Replication and Deadlocks at subscriber

  • Hello friends, and happy TurkeyDay,

    I have a database used for reporting, a subscriber, that occasionally has mismatch records, and I'm trying to find out why. Why they keep getting out of synch.

    Setup:

    Both Publisher and Subscribers: SQL2016 SP2 CU15.  Windows Server 2019. Same datacenter, same subnet, so nothing too complex

    Distributor in the same server as Publisher. Push Subscriptions. jobs [Agent history clean up: distribution] and [Distribution clean up: distribution] enabled and running with the default values

    There are several Transactional Publications on the main database, but nothing overlapping, and all point to the subscriber.

    The subscriber's tables are only written by replication, and each table has only one subscription (so no convergence replication or merge replication)

    What I've done

    About once a day I run a count on a particular table, and the counts are off, so then I ran tablediff.exe and shows a lot of mismatch rows.. anywhere from a couple dozen to a few hundreds.

    I checked the latency, and it look good, only a few seconds, at that time. However in times of high Publisher activity it can climb up to 20 mins, but it eventually catches up. After those spots of latency, tablediff shows no difference so it's not happening then.

    I inserted a tracer token and it looks good. There are no errors on neither of the jobs, replication monitor, etc.

    The Distribution Agent history, "Distributor to Subscriber History section" shows "Skipped X error(s) when applying transaction a the subscriber"

    distro_hist

    The "view sync status" section keep showing no errors, most of the time "no transaction available"

    If I try to validate the subscriptions, it shows me that might be out of synch:

    CheckSum

    The only thing I can find is a deadlock on the subscriber. Our SQLSentry thing only captures long running deadlocks so I'm sure there are more, and that's the cause of my problem, but I still don't know how to prevent it.

    Sometimes I'm able to capture it like this:

    deadlock

    The Read Committed Snapshot Isolation setting is set to FALSE on both Publisher and Subscriber. So I changed the RCSI to true in the subscriber but I still got deadlocks.

    What I need

    First to all, I need to figure out how I can stop getting deadlocks and mismatch data. I mean, I eventually run the output of tablediff to sync the tables, and occasionally I just re-ran the snapshot, but I keep having the issue.

→ Data:

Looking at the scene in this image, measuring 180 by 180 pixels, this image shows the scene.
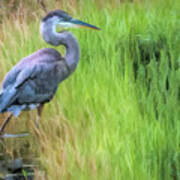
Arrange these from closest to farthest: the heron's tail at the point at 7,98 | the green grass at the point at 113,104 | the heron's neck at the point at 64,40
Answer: the green grass at the point at 113,104 → the heron's tail at the point at 7,98 → the heron's neck at the point at 64,40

→ Work required: In the replication forum thread, what setting did the poster change on the subscriber to try to stop the deadlocks?

→ Problem solution: The poster set Read Committed Snapshot Isolation (RCSI) to true on the subscriber.